# WORK REQUIRED:
Report only how many lines below include "United".

# Data entries:
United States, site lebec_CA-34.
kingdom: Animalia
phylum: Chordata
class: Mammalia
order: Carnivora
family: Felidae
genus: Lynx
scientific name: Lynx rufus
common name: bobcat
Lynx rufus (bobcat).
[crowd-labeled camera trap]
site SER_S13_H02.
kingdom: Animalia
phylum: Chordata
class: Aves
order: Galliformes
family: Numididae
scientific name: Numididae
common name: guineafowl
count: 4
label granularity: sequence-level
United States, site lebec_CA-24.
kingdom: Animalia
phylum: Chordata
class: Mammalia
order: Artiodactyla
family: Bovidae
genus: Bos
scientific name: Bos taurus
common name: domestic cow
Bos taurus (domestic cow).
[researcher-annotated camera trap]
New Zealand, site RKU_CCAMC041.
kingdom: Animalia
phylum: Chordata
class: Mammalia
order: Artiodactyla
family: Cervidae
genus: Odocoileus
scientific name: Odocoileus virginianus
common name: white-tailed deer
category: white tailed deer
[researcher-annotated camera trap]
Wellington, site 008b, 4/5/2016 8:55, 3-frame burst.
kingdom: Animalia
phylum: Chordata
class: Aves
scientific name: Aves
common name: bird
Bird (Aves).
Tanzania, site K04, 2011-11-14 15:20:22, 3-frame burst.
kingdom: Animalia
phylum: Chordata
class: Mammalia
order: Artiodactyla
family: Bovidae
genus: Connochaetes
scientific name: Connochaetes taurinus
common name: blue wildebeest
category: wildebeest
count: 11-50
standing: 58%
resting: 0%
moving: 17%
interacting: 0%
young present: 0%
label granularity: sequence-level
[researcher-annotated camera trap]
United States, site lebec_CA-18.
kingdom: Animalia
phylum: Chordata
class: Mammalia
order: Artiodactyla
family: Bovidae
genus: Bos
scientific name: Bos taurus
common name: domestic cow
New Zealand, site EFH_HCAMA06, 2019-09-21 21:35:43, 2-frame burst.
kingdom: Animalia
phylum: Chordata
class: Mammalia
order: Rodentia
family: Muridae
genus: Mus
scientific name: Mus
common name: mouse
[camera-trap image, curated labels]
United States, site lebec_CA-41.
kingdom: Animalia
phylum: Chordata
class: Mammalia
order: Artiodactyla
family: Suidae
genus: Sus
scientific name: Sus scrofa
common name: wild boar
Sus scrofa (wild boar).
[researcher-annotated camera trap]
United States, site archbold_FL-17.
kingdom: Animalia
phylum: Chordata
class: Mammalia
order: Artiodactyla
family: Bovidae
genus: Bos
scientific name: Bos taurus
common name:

# TASK OUTPUT:
5